Please wait

Exhibit 5.1


55 Hudson Yards  |  New York, NY 10001-2163
T: 212.530.5000


May 4, 2021

Turning Point Brands, Inc.
5201 Interchange Way
Louisville, KY 40229

Ladies and Gentlemen:

We have acted as special counsel to Turning Point Brands, Inc., a Delaware corporation (the “Company”), in connection with the Registration Statement on Form S-8 (the “Registration Statement”) filed with the Securities and Exchange Commission pursuant to the Securities Act of 1933, as amended (the “Securities Act”) on May 4, 2021.  You have asked us to furnish our opinion as to the legality of the securities being registered under the Registration Statement.  The Registration Statement relates to the registration of up to 1,390,052 shares (the “Shares”) of the Company’s common stock (the “Common Stock”) representing options and rights to acquire 100,052 shares of Common Stock outstanding under the Turning Point Brands, Inc. 2015 Equity Incentive Plan (the “2015 Plan”) and 1,290,000 shares of common stock issuable in respect of awards to be granted under the Turning Point Brands, Inc. 2021 Equity Incentive Plan (the “2021 Plan” and, together with the 2015 Plan, the “Plans”).

In rendering the opinions expressed below, we have examined the General Corporations Law of the State of Delaware (the “DGCL”), the Registration Statement, the 2015 Plan, the 2021 Plan, the forms of award agreements relating to awards under each of the 2015 and the 2021 Plans (collectively, the “Agreements”) and Company records, certificates, agreements and other documents, and such questions of law, as we have considered necessary or appropriate for the purposes of this opinion. In our examination, we have assumed the genuineness of all signatures, the legal capacity of all natural persons, the authenticity of all documents submitted to us as originals and the conformity with authentic original documents of all documents submitted to us as copies. As to various questions of fact material to this opinion, we have, when relevant facts were not independently established, relied upon certificates of officers and representatives of the Company and public officials and statements and representations contained in the Registration Statement, the Plans, and other documents as we have deemed necessary.

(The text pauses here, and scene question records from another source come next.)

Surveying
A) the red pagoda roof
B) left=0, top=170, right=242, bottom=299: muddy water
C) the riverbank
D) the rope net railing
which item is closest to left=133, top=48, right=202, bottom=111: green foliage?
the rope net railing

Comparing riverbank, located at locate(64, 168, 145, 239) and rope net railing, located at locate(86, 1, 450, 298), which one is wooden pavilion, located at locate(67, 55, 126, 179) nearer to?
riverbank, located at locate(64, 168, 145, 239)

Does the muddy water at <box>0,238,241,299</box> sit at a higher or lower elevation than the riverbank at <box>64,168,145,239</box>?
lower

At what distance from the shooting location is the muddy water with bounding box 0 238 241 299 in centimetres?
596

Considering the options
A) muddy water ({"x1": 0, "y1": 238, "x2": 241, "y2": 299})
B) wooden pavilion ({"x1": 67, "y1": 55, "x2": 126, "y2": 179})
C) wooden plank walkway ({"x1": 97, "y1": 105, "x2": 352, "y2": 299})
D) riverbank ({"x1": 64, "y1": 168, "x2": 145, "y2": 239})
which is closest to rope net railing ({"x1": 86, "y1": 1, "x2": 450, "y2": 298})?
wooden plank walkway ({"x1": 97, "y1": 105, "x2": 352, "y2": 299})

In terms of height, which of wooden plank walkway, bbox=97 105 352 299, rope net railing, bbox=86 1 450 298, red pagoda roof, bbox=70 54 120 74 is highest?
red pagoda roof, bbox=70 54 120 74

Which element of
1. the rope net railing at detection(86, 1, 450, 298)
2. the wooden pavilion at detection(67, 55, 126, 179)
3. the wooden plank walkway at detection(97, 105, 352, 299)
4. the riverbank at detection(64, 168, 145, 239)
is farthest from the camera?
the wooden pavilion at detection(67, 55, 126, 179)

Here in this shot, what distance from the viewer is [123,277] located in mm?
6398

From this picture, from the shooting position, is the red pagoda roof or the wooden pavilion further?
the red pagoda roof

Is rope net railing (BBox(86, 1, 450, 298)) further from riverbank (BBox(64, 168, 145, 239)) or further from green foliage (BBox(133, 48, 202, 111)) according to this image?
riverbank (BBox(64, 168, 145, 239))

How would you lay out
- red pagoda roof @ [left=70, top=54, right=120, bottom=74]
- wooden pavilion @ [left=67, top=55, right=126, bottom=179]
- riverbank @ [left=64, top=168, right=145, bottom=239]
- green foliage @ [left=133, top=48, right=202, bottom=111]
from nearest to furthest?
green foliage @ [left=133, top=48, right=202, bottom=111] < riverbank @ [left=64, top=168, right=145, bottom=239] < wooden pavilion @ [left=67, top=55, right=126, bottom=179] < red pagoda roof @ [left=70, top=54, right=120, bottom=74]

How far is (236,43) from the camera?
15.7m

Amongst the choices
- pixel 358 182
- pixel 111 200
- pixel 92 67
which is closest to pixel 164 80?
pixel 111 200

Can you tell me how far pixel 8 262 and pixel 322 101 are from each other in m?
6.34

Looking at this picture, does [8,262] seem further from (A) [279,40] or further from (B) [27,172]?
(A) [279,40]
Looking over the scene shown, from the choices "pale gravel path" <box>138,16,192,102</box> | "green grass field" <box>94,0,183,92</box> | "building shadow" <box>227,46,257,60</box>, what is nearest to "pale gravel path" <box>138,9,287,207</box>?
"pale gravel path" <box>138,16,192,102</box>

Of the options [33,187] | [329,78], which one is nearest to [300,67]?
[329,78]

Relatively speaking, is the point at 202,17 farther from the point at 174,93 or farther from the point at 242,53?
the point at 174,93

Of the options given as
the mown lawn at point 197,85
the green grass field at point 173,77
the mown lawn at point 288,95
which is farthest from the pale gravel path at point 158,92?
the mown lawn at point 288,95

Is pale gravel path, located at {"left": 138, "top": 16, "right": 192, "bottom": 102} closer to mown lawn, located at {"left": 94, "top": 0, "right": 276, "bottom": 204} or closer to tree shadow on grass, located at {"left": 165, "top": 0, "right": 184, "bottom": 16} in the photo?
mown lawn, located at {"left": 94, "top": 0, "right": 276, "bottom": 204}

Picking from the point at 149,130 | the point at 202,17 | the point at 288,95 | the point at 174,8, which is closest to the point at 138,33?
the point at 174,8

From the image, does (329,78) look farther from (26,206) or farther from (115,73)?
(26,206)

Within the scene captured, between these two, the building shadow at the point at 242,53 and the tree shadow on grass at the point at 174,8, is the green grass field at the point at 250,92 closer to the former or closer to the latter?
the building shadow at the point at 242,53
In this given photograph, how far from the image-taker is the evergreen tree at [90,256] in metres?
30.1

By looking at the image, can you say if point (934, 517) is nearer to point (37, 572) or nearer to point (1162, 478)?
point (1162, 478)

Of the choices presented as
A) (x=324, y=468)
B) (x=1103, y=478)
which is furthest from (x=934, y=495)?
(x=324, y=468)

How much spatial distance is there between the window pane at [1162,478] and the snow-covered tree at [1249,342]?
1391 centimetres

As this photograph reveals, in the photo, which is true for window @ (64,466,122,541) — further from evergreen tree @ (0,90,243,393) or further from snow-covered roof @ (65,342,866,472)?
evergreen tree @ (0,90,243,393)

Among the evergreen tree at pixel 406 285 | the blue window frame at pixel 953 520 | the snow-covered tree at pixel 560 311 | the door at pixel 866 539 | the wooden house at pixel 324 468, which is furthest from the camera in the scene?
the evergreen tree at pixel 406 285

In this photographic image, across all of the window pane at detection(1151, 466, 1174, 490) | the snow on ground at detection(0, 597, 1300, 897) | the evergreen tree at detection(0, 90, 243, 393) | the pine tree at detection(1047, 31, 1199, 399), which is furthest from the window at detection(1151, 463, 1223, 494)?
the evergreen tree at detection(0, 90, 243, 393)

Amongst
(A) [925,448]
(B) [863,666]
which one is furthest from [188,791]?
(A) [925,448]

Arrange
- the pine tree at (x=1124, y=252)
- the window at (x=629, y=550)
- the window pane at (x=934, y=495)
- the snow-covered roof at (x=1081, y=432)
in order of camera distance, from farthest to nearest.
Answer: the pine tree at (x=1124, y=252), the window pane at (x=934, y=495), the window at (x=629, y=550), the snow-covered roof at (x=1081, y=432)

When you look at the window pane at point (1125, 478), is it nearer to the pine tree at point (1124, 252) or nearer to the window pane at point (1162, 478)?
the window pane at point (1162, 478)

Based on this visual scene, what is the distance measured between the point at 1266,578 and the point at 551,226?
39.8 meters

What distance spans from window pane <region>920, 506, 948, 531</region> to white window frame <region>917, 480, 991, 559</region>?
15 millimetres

Based upon the above, and subject to the stated assumptions, exceptions and qualifications, we are of the opinion that the issuance of the Shares issued or issuable under the Plans has been duly authorized by all necessary corporate action on the part of the Company and, when issued, delivered and upon receipt of all amounts that a Plan participant is required to pay to purchase the Shares, which consideration shall constitute lawful consideration under Delaware law, each in accordance with the terms of the Plans and any applicable Agreement, the Shares will be or have been, as applicable, validly issued, fully paid and non-assessable.


The foregoing opinion is limited to matters involving the federal laws of the United States of America and the DGCL, and we do not express any opinion as to the laws of any other jurisdiction.

We hereby consent to the filing of this opinion as an exhibit to the Registration Statement and all references to us in the Registration Statement. In giving such consent, we do not thereby admit that we are in the category of persons whose consent is required under Section 7 of the Securities Act or the rules and regulations thereunder. We disclaim any obligation to update anything herein for events occurring after the date hereof.